Becky Graham is into her second round of small mammal trapping for her investigation into the affect of weather variables and intrahabitat differences have on species abundance, distribution, and movement. Becky is working the trapping sessions around the lunar cycles, therefore she has a week in between sessions. Last week after her first trapping session finished Becky began her habitat surveying. By using a quadrat method she is taking data concerning the amount of foliage cover traps have and how this may influence the abundance of species and/or the type of species found in that area and at which strata level. Becky and her team have trapped a number of different species so far, including the White-eared opossum (Didelphis albiventris). Micro chips are used in order assess recapture and one particular opossum seems to be turning up regularly in the same trap. As delighted as Becky’s team are to see this animal, the opossum does not appear to be as happy to see them. Hissing with a wide open mouth, this species can literally be quite a hand full to manage.
Two days ago we welcomed my newest intern Gemma Bach. Gemma has come all the way from Australia and will be with us at Laguna Blanca for three months. Gemma is a keen and knowledgeable botanist with a particular interest in plant ecology, plant pathogens, and plant health. It is very nice for us to have another botanist here. As a zoologist I always get to learn a lot from our botanists which provides an enhanced ability to look at broader ecological questions. During our initial outing to the cerrado Gemma was able to teach me all sorts of signs plants display when they are not healthy and what the possible reasons for this could be. What became clear was that ‘sick’ plants and trees on the cerrado were localized and not species specific. Therefore Gemma theorizes that there may be acute differences in soil compounds within the cerrado.
The most exciting outcome Gemma and I had while in the cerrado concerned the ongoing confusion over the relationship Clyomys laticeps has with a certain shrub. It has perplexed me for some time now but with the help of a botanist I may have a new avenue to investigate. The leaves of this particular shrub change in texture and smell as they mature. The newest shrubs of this species have very strong smelling waxy leaves that seem to disappear the older the shrub gets. This was not found to be the case for several other common shrubs on the cerrado. Further investigation is needed to reveal whether Clyomys are attracted to this shrub by scent and why. Finally, I have been researching the phenomenon of burrow stealing. Many non burrowing species use the burrows of small mammals for their own benefit. I will shortly be excavating some clyomys burrow systems to try and reveal what snake, lizard, and invertebrate species are benefiting from this little known keystone species.

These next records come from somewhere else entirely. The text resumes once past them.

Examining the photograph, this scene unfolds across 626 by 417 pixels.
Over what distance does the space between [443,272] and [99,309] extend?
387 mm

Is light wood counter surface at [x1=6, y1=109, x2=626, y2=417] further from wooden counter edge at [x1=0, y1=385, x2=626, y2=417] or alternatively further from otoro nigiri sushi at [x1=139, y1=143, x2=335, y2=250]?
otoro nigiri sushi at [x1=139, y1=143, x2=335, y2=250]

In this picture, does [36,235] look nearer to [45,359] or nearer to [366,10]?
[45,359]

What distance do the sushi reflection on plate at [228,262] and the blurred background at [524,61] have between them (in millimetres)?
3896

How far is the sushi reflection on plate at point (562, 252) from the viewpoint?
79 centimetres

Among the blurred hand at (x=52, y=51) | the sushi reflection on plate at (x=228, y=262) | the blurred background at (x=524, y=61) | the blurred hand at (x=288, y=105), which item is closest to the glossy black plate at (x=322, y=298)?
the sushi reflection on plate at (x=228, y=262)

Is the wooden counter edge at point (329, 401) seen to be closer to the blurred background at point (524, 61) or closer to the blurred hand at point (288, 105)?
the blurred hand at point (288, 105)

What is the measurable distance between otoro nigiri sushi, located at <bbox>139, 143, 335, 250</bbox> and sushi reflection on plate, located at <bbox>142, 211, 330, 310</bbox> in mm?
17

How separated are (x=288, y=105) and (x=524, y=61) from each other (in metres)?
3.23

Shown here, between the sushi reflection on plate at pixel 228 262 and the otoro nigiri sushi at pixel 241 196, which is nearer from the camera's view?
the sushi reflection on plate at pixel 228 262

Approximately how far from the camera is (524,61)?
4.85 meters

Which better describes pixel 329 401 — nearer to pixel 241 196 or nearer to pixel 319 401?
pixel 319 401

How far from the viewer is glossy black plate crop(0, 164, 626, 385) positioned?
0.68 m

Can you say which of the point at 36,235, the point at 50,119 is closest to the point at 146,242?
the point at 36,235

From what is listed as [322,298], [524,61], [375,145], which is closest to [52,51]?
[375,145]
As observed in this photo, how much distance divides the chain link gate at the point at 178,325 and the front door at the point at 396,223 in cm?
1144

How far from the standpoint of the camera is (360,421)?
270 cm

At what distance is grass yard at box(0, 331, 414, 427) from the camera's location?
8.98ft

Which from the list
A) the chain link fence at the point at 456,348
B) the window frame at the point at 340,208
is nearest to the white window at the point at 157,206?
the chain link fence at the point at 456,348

Over the next few weeks Gemma will begin to formulate her project, hypotheses, and methods. She is fortunate to arrive at this particular time as we currently have two returning botanists here. Juana and Gloria are in the process of producing the first thorough documentation and listing of all the plant and tree species within the reserve. So between the three of them we hope to see some exciting botanical research coming out of Laguna Blanca.